Deriving MMSE: what the Wiener filter actually minimizes

The Wiener filter has a clean claim: among all linear filters operating on wide-sense stationary input, it produces the minimum mean-square estimation error. That claim has a closed-form proof, and the proof is short enough to walk through completely.

This post derives the Minimum Mean-Square Error (MMSE) starting from the cost function, through the Wiener-Hopf equation, to the final result. Every step is explicit. If you have worked with adaptive filters (LMS, NLMS, RLS), this is the deterministic optimum those algorithms approach iteratively without knowing the statistics in advance.

A companion lab implements the full derivation in MATLAB, Python, C, and C++: MMSE-Wiener-Filter-Lab.

Setup and notation

A linear filter with weight vector \(\mathbf{w}\) of length \(N\) receives input vector \(\mathbf{x}(n)\) and produces the estimate:

\[ y(n) = \mathbf{w}^T \mathbf{x}(n) \]

The desired (target) signal is \(d(n)\). The estimation error is:

\[ e(n) = d(n) - y(n) = d(n) - \mathbf{w}^T \mathbf{x}(n) \]

The filter’s job is to choose \(\mathbf{w}\) so that \(e(n)\) is as small as possible in a statistical sense. For real-valued signals, the cost function is the mean-square error:

\[ \xi(\mathbf{w}) = E\!\left[e^2(n)\right] \]

Two statistical quantities determine everything that follows:

Symbol	Definition	Structure
\(\mathbf{R}\)	\(E[\mathbf{x}(n)\mathbf{x}^T(n)]\)	\(N \times N\) autocorrelation matrix of the input
\(\mathbf{p}\)	\(E[\mathbf{x}(n)\,d(n)]\)	\(N \times 1\) cross-correlation between input and desired signal

For a wide-sense stationary process, \(\mathbf{R}\) is Toeplitz and positive semi-definite by construction. It is positive definite when no sample in the observation window is a perfect linear combination of the others. That non-degeneracy condition is what guarantees a unique optimum.

Expanding the cost function

Start from the definition and expand the square:

\[ \xi = E\!\left[(d(n) - \mathbf{w}^T \mathbf{x}(n))^2\right] \]\[ = E\!\left[d^2(n)\right] - 2\,\mathbf{w}^T E\!\left[\mathbf{x}(n)\,d(n)\right] + \mathbf{w}^T E\!\left[\mathbf{x}(n)\mathbf{x}^T(n)\right]\mathbf{w} \]
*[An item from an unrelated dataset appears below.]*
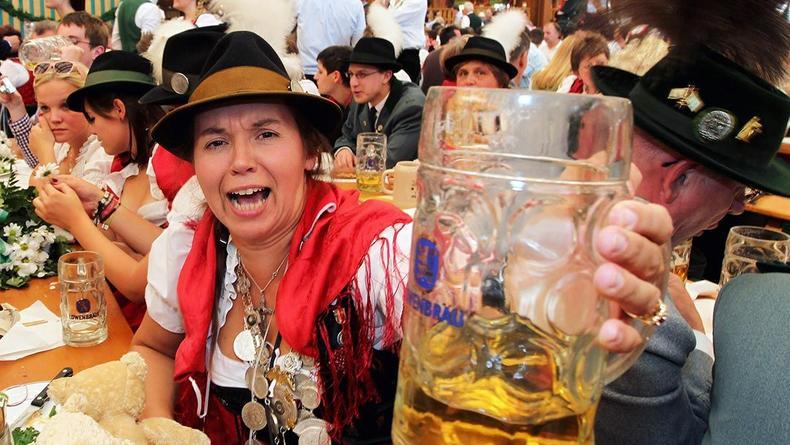 План действий на уикенд: пиво, Гогольфест и футбол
Substituting the definitions of \(\mathbf{p}\) and \(\mathbf{R}\):

\[ \xi = E\!\left[d^2(n)\right] - 2\,\mathbf{w}^T \mathbf{p} + \mathbf{w}^T \mathbf{R}\,\mathbf{w} \]

This is a scalar-valued quadratic in \(\mathbf{w}\). The first term, \(E[d^2(n)]\), is the variance (power) of the desired signal, fixed by the data. The second and third terms depend on \(\mathbf{w}\). Because \(\mathbf{R}\) is positive definite, \(\xi(\mathbf{w})\) is strictly convex with a single global minimum. Geometrically, it is a bowl-shaped surface in \(N\)-dimensional weight space.

The weight vector \(\mathbf{w}\) is the only thing under the designer’s control. \(\mathbf{R}\) and \(\mathbf{p}\) are determined by the signal environment.

The Wiener-Hopf equation

The minimum of a differentiable convex function is where the gradient vanishes. Taking the gradient of \(\xi\) with respect to \(\mathbf{w}\):

\[ \nabla_{\mathbf{w}}\,\xi = -2\,\mathbf{p} + 2\,\mathbf{R}\,\mathbf{w} \]

Setting to zero and solving for the optimal weight vector:

\[ \mathbf{R}\,\mathbf{w}_{\text{opt}} = \mathbf{p} \]\[ \mathbf{w}_{\text{opt}} = \mathbf{R}^{-1}\,\mathbf{p} \]

This is the Wiener-Hopf equation [1][2]. It has a unique solution when \(\mathbf{R}\) is positive definite (and therefore invertible). The optimal weights depend only on the second-order statistics of the input and the cross-statistics between input and desired signal. No higher-order moments are needed.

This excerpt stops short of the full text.